The ratification of the new contract was widely expected, with minimal practical effects anticipated from the vote. The Writers Guild board had already unanimously approved the agreement, and the 148-day screenwriter strike, one of the longest in the union’s history, officially ended on September 27. Picketing was promptly suspended, and writers have already resumed work. Talk shows like “The Late Show With Stephen Colbert” and “Jimmy Kimmel Live!” have already started airing new episodes, while productions of scripted movies and TV shows remain on hold.
During the screenwriter voting period, the entertainment industry’s attention shifted to the negotiations between studios and SAG-AFTRA, the union representing striking actors. Talks between the two sides began on October 2, with more sessions scheduled thereafter. This marks the first formal discussions since the actors went on strike on July 14.
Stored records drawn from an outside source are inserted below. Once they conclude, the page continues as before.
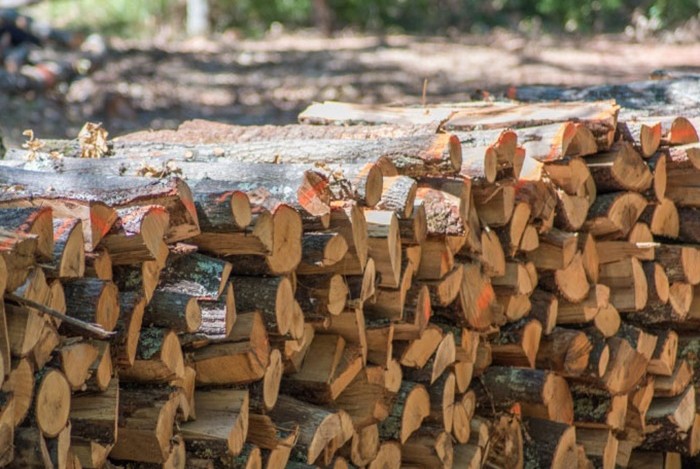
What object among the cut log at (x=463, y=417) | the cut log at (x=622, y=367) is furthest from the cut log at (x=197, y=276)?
the cut log at (x=622, y=367)

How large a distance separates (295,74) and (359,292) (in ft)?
26.4

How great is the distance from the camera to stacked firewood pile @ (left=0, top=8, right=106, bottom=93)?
32.6 feet

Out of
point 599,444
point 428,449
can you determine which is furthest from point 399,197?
point 599,444

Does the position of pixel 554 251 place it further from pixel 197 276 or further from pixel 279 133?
pixel 197 276

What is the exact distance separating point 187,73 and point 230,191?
852 centimetres

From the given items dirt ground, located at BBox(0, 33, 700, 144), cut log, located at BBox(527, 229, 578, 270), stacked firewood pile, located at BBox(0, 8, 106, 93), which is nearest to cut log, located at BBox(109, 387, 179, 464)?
cut log, located at BBox(527, 229, 578, 270)

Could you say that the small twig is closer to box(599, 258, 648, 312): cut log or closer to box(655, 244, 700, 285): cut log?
box(599, 258, 648, 312): cut log

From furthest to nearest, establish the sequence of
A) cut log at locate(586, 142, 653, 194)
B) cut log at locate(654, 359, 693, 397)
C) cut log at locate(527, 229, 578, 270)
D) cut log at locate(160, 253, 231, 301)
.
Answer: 1. cut log at locate(654, 359, 693, 397)
2. cut log at locate(586, 142, 653, 194)
3. cut log at locate(527, 229, 578, 270)
4. cut log at locate(160, 253, 231, 301)

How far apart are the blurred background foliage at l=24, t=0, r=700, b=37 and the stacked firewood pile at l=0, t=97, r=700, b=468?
11077 mm

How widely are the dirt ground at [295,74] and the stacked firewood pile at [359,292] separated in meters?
4.05

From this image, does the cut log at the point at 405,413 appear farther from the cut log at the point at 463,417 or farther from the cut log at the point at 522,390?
the cut log at the point at 522,390

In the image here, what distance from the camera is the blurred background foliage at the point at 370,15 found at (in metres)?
15.6

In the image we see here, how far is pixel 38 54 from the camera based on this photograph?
1110 centimetres

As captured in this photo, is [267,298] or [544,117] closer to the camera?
[267,298]
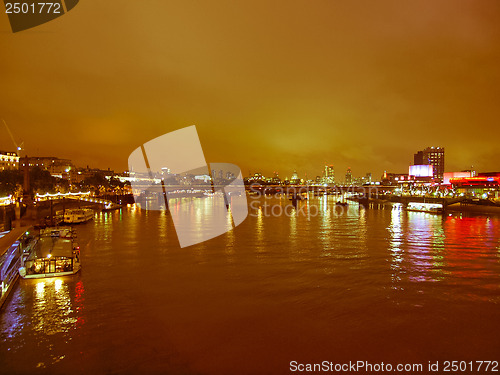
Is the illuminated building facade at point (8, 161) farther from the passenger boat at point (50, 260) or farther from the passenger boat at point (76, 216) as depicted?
the passenger boat at point (50, 260)

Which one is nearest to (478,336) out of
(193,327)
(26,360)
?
(193,327)

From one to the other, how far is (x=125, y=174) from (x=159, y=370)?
14639cm

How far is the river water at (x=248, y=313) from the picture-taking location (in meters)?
6.11

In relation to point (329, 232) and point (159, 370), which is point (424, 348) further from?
point (329, 232)

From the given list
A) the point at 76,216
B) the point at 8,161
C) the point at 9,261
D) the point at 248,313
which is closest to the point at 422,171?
the point at 76,216

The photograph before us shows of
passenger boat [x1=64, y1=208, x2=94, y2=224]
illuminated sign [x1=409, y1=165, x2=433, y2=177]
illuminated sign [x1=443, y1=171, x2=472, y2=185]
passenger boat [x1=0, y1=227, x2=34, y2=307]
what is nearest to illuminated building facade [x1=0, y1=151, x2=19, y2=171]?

The actors’ union, like the screenwriters guild, seeks wage increases and protections regarding the use of artificial intelligence. This is the first time in 63 years that both unions have gone on strike simultaneously. The strikes have had a significant financial impact, affecting not only writers and actors but also over 100,000 behind-the-scenes workers who were jobless for months. The California economy has suffered an estimated loss of $5 billion, and major studio stock prices have plummeted. Additionally, the box office has experienced a decline with movie releases being postponed until 2024.